Ungkapan Ruki bukan dongeng belaka. Musuh pemberantasan korupsi ada di mana-mana. Dua kasus bisa jadi misal, korupsi di KPU dan suap

pengacara Abdullah Puteh, Tengku Syaifuddin Popon kepada panitera Pengadilan Tinggi DKI Jakarta.

Meski tak persis sama dengan yang dialami Ness, nyawa cerita sebangun bentuknya. Menyangkal adalah bentuk perlawanan mendasar. Hingga saat ini, misalnya, tak seorang pun mengakui sebagai pemilik uang Rp250 juta

yang dipakai Popon untuk menyuap. Dan semua anggota KPU tak ada yang mengaku menerima uang US$105 ribu seperti dicatat Kepala Biro Keuangan KPU Hamdani Amien.

Kendati demikian, modus anggota KPU, Chusnul Mariyah melakukan perlawanan layak dicatat. Pada Senin (11/7), Chusnul diperiksa KPK. Turut mendampingi, dua saudara perempuannya, berikut enam orang aktivis perempuan. Seorang di antaranya Debra Yatim. Dosen FISIP UI itu tidak membawa tangan hampa ke KPK.

KPK tidak memiliki landasan hukum untuk menyelidiki dan menyidik kasus korupsi di KPU. Tidak ada kepastian hukum, kapan pengusutan akan berakhir, demikian pernyataan tertulis Chusnul.

Dosen Pascasarjana Universitas Indonesia itu lantas menuding KPK janggal dalam bertindak. Apakah KPK mengusut berdasarkan hasil audit investigatif BPK atau tekanan politik sebagai lembaga berbiaya mahal? tulisnya.

Dua hari kemudian, petang, Chusnul datang ke kantor Mahkamah Konstitusi (MK). Pengacaranya, Made Rahman Marassabesy bilang, kedatangan kliennya atas undangan Ketua MK Jimly Ashiddiqie. Bu Chusnul ingin mengajukan judicial review UU Nomor 30/2002 tentang KPK, katanya.

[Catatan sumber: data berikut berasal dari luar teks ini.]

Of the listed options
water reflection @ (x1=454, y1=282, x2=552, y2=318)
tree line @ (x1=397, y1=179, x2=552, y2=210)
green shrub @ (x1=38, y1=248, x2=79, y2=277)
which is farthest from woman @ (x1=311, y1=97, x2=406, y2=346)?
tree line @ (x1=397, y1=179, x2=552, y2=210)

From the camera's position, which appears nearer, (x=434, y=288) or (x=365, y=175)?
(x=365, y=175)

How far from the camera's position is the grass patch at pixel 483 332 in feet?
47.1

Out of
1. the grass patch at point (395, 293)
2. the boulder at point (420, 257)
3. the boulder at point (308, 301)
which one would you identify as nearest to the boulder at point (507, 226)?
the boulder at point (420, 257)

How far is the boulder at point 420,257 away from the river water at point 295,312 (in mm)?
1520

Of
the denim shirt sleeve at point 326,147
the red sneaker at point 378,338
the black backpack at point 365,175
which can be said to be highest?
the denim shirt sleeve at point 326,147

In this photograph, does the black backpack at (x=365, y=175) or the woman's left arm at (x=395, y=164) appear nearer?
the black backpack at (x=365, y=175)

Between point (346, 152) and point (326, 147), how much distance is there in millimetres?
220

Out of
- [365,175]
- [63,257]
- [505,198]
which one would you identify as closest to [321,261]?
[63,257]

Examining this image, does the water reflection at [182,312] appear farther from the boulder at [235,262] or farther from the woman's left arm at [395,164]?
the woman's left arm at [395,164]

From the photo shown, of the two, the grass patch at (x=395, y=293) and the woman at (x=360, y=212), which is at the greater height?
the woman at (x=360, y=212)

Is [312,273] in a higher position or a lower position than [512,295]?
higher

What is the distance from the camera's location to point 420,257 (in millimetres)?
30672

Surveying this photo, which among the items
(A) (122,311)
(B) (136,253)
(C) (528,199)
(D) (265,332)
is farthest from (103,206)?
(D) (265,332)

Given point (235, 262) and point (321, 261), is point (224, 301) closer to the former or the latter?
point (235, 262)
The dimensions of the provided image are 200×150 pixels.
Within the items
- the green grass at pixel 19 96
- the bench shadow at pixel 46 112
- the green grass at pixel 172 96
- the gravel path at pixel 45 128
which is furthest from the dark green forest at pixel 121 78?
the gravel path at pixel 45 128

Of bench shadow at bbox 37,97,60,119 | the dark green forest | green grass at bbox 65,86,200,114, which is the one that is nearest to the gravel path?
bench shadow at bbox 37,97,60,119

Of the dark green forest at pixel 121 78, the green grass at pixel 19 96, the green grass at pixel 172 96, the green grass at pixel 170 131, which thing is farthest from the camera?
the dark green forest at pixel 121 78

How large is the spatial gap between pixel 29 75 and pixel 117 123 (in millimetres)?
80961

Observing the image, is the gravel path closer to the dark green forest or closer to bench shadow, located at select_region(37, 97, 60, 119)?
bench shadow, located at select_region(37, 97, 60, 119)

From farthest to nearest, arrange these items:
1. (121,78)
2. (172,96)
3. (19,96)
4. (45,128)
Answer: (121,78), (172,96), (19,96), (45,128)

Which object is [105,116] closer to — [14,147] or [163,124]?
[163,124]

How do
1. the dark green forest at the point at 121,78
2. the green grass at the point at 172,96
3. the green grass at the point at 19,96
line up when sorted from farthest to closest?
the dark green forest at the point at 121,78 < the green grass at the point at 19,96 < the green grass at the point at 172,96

Namun Jimly menampik dirinya mengundang Chusnul. Hakim tidak boleh bertemu dengan pihak berperkara, kilahnya. 'Ulah' Chusnul wajib dikhawatirkan. Pasalnya Chusnul menggugat bangunan yuridis sebuah lembaga yang sedang gencar mengobrak-abrik permainan busuk di KPU. Bisa dibayangkan, jika terkabul apa yang diinginkan Chusnul, maka semua yang telah dilakukan KPK bisa padam seketika.

Peristiwa yang mirip pernah ada juga. Bulan November 2004, (ketika itu) terdakwa kasus korupsi pembelian helikopter MI-2 Rostov Rusia, Abdullah Puteh tepergok sedang bertemu hakim MK Muktie Fadjar. Puteh beralasan datang ke MK untuk menyerahkan oleh-oleh dendeng Aceh. Namun, dia juga membeberkan rencana uji materiil UU Nomor 30/2002 tentang KPK.

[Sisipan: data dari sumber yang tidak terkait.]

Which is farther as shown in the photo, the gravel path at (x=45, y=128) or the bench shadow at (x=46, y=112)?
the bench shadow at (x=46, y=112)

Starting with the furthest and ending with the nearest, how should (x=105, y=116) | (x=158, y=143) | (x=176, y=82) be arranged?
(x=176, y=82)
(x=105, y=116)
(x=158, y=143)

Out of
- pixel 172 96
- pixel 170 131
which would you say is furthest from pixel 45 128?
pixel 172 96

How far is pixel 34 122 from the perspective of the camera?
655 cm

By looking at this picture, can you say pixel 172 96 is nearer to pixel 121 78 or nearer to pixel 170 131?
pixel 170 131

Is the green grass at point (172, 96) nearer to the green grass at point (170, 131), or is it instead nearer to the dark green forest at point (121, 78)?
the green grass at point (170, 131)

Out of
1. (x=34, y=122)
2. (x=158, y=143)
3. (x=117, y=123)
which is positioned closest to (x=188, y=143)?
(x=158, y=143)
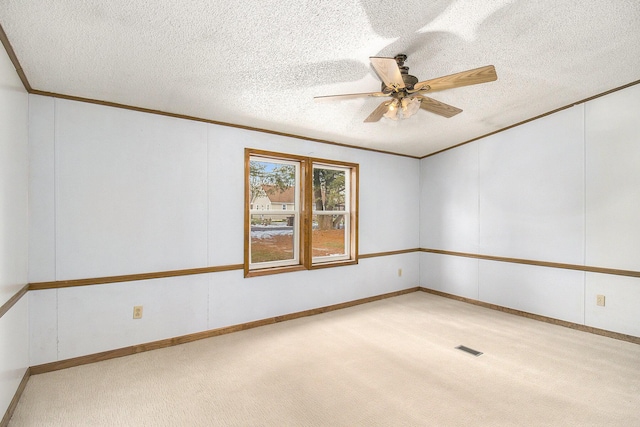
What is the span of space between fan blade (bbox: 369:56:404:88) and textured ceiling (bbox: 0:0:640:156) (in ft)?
0.91

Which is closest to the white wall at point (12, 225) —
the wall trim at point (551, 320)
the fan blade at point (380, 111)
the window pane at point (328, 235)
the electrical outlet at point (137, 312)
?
the electrical outlet at point (137, 312)

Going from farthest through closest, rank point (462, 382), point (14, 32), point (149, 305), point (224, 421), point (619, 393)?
point (149, 305), point (462, 382), point (619, 393), point (224, 421), point (14, 32)

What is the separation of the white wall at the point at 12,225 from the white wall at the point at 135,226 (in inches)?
6.4

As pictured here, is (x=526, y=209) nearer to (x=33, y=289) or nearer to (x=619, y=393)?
(x=619, y=393)

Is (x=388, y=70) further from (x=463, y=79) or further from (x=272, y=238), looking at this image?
(x=272, y=238)

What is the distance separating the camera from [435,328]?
12.4 feet

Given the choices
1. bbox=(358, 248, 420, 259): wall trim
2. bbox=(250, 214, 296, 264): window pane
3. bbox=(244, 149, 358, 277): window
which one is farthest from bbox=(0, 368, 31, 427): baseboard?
bbox=(358, 248, 420, 259): wall trim

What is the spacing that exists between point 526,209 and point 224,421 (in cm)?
429

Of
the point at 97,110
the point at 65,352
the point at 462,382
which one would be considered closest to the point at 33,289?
the point at 65,352

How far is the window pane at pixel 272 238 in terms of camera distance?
3963 mm

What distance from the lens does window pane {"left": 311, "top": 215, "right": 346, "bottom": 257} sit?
4.51 m

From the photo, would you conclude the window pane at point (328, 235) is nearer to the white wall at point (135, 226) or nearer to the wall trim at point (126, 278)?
the white wall at point (135, 226)

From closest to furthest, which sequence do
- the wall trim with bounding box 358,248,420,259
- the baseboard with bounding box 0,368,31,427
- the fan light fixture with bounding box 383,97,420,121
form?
1. the baseboard with bounding box 0,368,31,427
2. the fan light fixture with bounding box 383,97,420,121
3. the wall trim with bounding box 358,248,420,259

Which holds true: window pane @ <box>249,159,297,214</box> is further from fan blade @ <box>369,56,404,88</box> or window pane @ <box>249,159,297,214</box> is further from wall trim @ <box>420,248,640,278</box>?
wall trim @ <box>420,248,640,278</box>
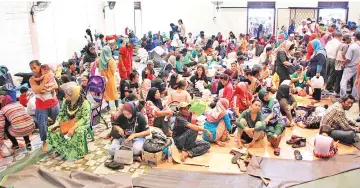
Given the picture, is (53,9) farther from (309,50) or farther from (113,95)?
(309,50)

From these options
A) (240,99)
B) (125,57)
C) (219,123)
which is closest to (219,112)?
(219,123)

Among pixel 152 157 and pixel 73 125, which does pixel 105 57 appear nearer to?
pixel 73 125

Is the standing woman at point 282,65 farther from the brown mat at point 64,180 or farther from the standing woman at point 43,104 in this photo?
the standing woman at point 43,104

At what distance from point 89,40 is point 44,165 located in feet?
26.2

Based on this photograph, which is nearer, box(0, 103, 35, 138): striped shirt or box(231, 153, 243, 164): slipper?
box(231, 153, 243, 164): slipper

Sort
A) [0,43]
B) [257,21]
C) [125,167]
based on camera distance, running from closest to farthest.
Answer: [125,167]
[0,43]
[257,21]

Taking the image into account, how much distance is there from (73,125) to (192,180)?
1.94 metres

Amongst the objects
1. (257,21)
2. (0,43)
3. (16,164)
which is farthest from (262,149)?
(257,21)

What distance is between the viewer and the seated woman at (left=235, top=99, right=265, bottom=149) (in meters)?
5.10

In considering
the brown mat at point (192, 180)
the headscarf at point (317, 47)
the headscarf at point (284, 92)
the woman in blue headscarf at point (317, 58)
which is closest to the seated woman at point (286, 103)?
the headscarf at point (284, 92)

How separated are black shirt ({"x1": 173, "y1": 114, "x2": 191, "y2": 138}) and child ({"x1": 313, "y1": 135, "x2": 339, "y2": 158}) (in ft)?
6.15

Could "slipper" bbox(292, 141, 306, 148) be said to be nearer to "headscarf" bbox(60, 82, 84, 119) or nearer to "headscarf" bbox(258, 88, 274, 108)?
"headscarf" bbox(258, 88, 274, 108)

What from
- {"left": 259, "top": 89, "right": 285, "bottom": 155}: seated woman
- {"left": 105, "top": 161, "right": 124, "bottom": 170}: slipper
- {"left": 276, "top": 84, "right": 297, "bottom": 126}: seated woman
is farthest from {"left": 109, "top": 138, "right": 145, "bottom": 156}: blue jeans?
{"left": 276, "top": 84, "right": 297, "bottom": 126}: seated woman

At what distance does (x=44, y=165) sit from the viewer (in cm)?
489
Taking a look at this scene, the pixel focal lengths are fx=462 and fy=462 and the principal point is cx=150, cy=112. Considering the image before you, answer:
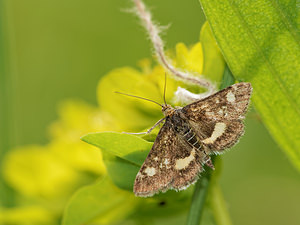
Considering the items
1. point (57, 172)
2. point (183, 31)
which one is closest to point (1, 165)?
point (57, 172)

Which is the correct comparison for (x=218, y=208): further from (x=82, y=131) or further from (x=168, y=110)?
(x=82, y=131)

Belakangan, rekanan Puteh dalam pengadaan helikopter itu, Bram Manoppo, mengajukan uji materiil Pasal 68 UU KPK itu. Putusan MK lumayan 'memikat', MK menolak permohonan Bram. Tapi dalam butir pertimbangan disebutkan, kewenangan KPK dalam mengusut kasus korupsi tidak retroaktif alias surut ke belakang. Kasus Puteh adalah penyelewengan dana APBD Provinsi Nanggroe Aceh Darussalam 2001-2002. UU KPK lahir 27 Desember 2002 dan KPK berdiri setahun kemudian.

Penyidikan kasus suap Popon juga menemui perlawanan. Utamanya, dari pengacara para tersangka. Tercatat ada beberapa modus. Firman Wijaya, pengacara panitera muda PT DKI Jakarta M Soleh, meminta Mahkamah Agung (MA) juga memeriksa Soleh. Wajar, Soleh kan bagian dari sistem peradilan juga, kata Firman.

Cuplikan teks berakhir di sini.